On Friday, March 21, 2014 4:35:08 PM UTC+1, Matthew wrote:
>
> Efficient pattern dispatch is hard, particularly when you have associative 
> and commutative operators.  If we don't care about 
> associativity/commutitivity then it's fairly doable.  This is the sort of 
> thing I would build in my spare time if the community actually intended to 
> use it.
>

Actually, tensors have an even more complicated multiplicative symmetry 
support:

https://github.com/sympy/sympy/blob/master/sympy/tensor/tensor.py#L692

That is, there are arbitrary groups with their own mutual commutation 
properties.

In any case, have a look at how Tracer.m works:

http://www.physics.uc.edu/~johnson/HEP/mathematica/Tracer.m

The function *tr[ ]* to calculate the trace is overloaded many times. It 
implies a pattern dispatch on the structure of its arguments, which is then 
efficiently handled by Mathematica. I call this *pattern dispatch*, which 
is a generalization of multiple dispatch involving pattern matching.
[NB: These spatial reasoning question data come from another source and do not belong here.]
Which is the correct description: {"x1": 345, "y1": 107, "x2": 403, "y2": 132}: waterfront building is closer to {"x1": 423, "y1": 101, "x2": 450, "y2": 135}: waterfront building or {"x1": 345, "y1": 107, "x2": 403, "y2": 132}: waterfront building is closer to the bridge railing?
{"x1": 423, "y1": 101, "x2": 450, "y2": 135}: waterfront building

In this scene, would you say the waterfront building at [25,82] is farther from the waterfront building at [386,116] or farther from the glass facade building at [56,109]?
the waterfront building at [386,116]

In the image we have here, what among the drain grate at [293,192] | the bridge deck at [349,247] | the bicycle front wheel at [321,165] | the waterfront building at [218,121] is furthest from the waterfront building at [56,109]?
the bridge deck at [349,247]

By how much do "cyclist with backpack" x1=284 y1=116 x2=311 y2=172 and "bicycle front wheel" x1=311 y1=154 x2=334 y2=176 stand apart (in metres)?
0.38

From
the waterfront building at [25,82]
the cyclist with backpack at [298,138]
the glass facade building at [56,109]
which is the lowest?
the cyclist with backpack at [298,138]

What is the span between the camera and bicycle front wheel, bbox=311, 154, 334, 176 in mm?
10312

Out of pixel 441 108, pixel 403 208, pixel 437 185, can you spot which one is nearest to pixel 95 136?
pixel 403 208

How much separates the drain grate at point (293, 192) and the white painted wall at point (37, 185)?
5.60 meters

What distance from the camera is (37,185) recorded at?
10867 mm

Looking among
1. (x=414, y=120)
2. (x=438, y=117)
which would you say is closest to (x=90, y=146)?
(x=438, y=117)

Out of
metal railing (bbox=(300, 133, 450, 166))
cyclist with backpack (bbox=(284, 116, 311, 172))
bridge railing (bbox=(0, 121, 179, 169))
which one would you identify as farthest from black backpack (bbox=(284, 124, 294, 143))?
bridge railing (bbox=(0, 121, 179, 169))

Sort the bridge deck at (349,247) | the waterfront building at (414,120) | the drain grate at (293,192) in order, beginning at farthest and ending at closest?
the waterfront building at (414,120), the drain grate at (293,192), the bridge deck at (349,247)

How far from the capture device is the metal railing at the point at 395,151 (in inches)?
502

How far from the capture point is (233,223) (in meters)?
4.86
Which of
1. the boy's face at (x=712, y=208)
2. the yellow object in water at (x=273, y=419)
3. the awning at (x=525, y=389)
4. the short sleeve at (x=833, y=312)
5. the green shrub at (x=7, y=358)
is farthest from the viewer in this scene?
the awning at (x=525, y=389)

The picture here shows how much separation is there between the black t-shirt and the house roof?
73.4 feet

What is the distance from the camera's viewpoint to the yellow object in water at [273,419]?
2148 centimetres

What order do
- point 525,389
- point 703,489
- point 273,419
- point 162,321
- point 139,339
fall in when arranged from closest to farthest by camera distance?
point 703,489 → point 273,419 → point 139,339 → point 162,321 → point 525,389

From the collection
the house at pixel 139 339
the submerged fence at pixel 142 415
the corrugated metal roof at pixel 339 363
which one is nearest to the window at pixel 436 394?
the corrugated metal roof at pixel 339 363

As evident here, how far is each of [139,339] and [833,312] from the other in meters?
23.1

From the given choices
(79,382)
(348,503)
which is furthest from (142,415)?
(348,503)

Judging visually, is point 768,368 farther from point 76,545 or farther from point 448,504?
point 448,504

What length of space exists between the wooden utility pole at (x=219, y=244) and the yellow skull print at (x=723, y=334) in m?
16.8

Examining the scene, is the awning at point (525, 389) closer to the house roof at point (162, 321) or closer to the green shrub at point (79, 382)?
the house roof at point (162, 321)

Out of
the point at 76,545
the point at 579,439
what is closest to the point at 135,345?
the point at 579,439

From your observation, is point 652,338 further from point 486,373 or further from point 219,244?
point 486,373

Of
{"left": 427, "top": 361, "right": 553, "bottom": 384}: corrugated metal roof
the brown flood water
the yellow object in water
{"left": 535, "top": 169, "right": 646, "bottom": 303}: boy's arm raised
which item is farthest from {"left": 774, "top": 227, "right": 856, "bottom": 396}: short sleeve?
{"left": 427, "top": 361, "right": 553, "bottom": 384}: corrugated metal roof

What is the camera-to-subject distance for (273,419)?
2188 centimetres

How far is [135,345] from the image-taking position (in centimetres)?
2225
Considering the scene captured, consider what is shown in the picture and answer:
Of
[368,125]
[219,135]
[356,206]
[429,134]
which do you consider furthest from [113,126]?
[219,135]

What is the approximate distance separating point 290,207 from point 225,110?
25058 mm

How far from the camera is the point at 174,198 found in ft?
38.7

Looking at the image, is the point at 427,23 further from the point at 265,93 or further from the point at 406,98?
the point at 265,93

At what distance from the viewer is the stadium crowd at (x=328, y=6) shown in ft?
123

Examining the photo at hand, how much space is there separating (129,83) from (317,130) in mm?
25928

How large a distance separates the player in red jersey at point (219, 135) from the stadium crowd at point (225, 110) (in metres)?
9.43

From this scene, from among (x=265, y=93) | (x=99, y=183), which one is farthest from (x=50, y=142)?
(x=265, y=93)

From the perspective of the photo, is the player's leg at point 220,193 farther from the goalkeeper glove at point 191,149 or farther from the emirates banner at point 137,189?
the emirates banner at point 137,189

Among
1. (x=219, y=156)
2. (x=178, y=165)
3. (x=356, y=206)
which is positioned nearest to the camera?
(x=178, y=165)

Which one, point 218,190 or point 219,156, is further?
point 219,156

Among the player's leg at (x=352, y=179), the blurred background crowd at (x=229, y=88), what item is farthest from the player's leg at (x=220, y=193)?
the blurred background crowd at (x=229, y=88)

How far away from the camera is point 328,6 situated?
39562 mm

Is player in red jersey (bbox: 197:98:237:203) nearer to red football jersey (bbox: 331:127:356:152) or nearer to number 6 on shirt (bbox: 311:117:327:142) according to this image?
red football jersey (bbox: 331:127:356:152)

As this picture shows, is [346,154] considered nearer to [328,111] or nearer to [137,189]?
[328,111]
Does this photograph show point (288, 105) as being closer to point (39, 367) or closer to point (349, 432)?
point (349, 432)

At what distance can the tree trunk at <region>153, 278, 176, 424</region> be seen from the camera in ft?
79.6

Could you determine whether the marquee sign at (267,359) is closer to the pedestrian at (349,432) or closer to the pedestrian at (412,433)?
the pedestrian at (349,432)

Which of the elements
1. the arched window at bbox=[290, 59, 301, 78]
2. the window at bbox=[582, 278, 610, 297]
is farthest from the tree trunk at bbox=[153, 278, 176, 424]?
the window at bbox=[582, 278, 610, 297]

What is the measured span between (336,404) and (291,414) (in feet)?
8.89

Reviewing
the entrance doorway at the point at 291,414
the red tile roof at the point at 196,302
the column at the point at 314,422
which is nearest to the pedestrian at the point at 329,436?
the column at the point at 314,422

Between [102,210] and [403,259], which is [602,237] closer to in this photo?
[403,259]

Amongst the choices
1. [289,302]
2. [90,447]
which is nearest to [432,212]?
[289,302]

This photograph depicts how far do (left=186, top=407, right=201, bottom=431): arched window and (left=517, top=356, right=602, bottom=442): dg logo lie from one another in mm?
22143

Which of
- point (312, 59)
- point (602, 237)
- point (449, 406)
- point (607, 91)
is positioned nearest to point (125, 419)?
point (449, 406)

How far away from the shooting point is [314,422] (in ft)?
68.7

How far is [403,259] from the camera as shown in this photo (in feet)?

My implementation of Kahane's algorithm is not clear at all, the logic is 
unreadable without comments:
https://github.com/sympy/sympy/blob/master/sympy/physics/hep/gamma_matrices.py#L404

I implemented it using standard procedural programming, as Python is meant 
to. I believe that the logic of QFT should be implemented through pattern 
matching, it is much easier. The same is true for Quantum Mechanics.

Pattern matching would not work that well on sympy.tensor.tensor objects, 
because they have a complicated inner structure. That is, the tensor 
structure also stores index symmetry information about its indices. So, a 
tensor A(i, j) does not have i and j indices in its args, rather a 
complicated tree with much information. I believe that this problem could 
be addressed by storing symmetry info in a separate data structure, maybe 
resembling the new assumptions system.

I am already considering a similar approach to store components data 
outside of the tensor objects, by a dictionary lookup. See 
https://github.com/sympy/sympy/pull/2805

(by the way, components data on sympy.tensor.tensor was an idea I had to 
allow also for tensor-components based computations, alongside with the 
abstract tensor notation).

If we can make sure that tensor symmetry information can be stored outside 
of their args tree, then pattern matching on tensors could become much 
easier.

By the way, it is *not *about *efficient* pattern matching, it's just the 
args structure of the current tensors which is a mess to match against.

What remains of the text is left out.